2. Hukuk Genel Kurulundaki görüşmeler sırasında bozma kararında ilaç bedelinin Kurumca karşılanması yönünden öngörülen "hastanın sağlığına kavuşması ve hastalığın iyileşmesi" koşulunun hastalığın mahiyeti dikkate alındığında katı bir yaklaşım olduğu, bu nedenle davaya konu ilacın davacının hastalığının ilerlemesine engel olup olmadığı veya gerilemesini sağlayıp sağlamadığı, yaşam kalitesini artırıp artırmadığı, yaşam süresinin uzamasına katkıda bulunup bulunmadığı konusunda sağlık kurulu raporu alınarak sonucuna göre karar verilmesi gerektiğinden direnme kararının açıklanan bu değişik gerekçe ile bozulması görüşü ileri sürülmüşse de bu görüş Kurul çoğunluğu tarafından benimsenmemiştir.

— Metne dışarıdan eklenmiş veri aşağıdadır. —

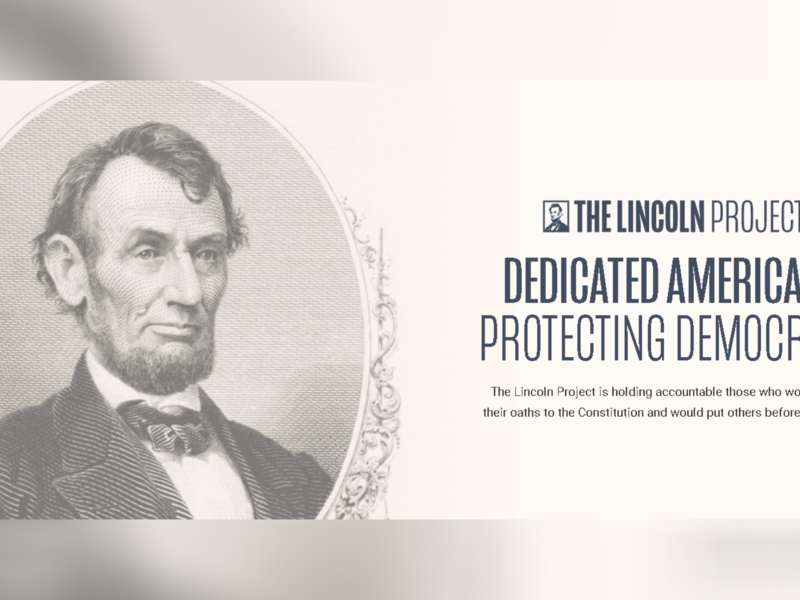 The Lincoln Project: What Is the Real Motive Behind the Republicans Against Trump?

3. O hâlde direnme kararı bozulmalıdır.
VII. KARAR
Açıklanan sebeplerle;
Davalı ... vekilinin temyiz itirazlarının kabulü ile direnme kararının Özel Daire bozma kararında gösterilen nedenlerden dolayı 6100 sayılı Kanun'un 371 inci maddesi gereğince BOZULMASINA,
Dosyanın 6100 sayılı Kanun'un 373 üncü maddesinin birinci fıkrası uyarınca kararı veren İlk Derece Mahkemesine, kararın bir örneğinin de Bölge Adliye Mahkemesine gönderilmesine,
29.11.2023 tarihinde yapılan ikinci görüşmede oy çokluğuyla kesin olarak karar verildi.